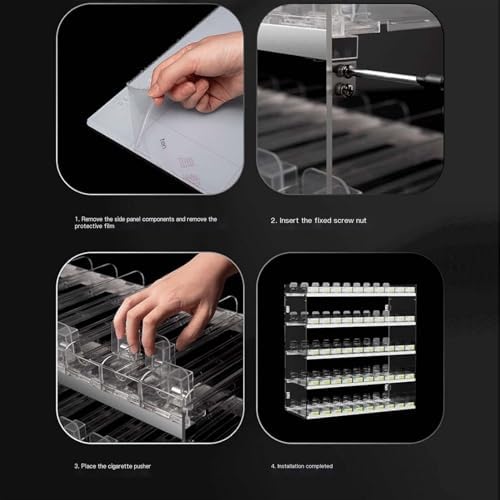 1. Remove the side panel components and remove the protective film

2. Insert the fixed screw nut

3. Place the cigarette pusher

4. Installation completed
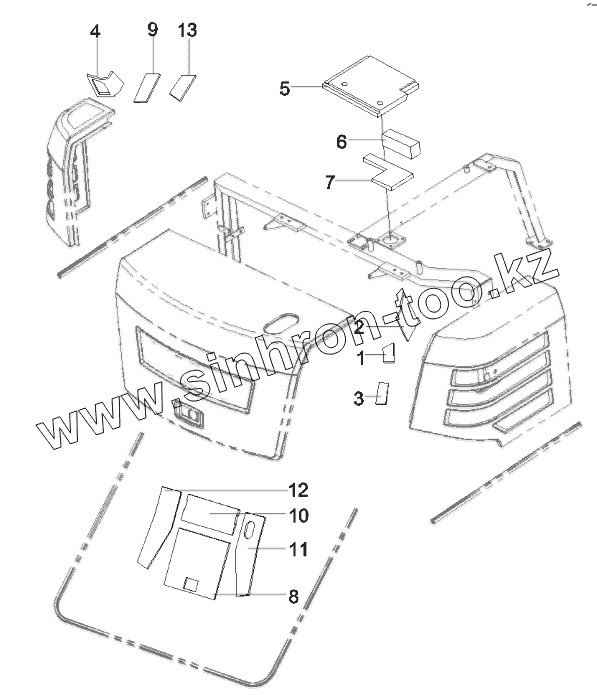 4
9
13
5
6
7
2
1
3
www.sinhron-too.kz
12
10
11
8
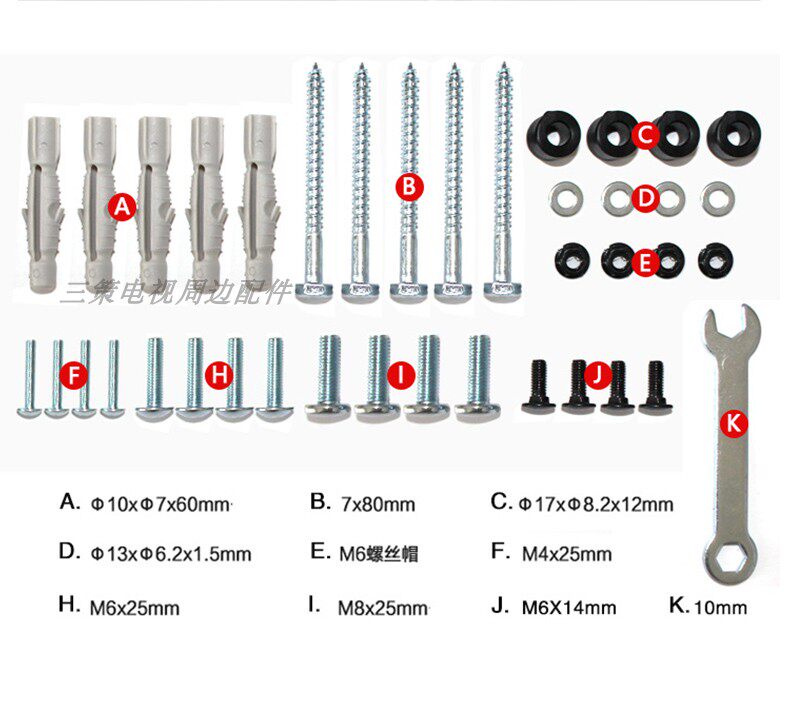 A B C D E
三策电视周边配件
F H I J K

A. Φ10xΦ7x60mm
B. 7x80mm
C. Φ17xΦ8.2x12mm
D. Φ13xΦ6.2x1.5mm
E. M6螺丝帽
F. M4x25mm
H. M6x25mm
I. M8x25mm
J. M6X14mm
K. 10mm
· · · ·
Restate the material above word for word, dropping the pictures.

> The completed task:
 1. Remove the side panel components and remove the protective film

2. Insert the fixed screw nut

3. Place the cigarette pusher

4. Installation completed
 4
9
13
5
6
7
2
1
3
www.sinhron-too.kz
12
10
11
8
 A B C D E
三策电视周边配件
F H I J K

A. Φ10xΦ7x60mm
B. 7x80mm
C. Φ17xΦ8.2x12mm
D. Φ13xΦ6.2x1.5mm
E. M6螺丝帽
F. M4x25mm
H. M6x25mm
I. M8x25mm
J. M6X14mm
K. 10mm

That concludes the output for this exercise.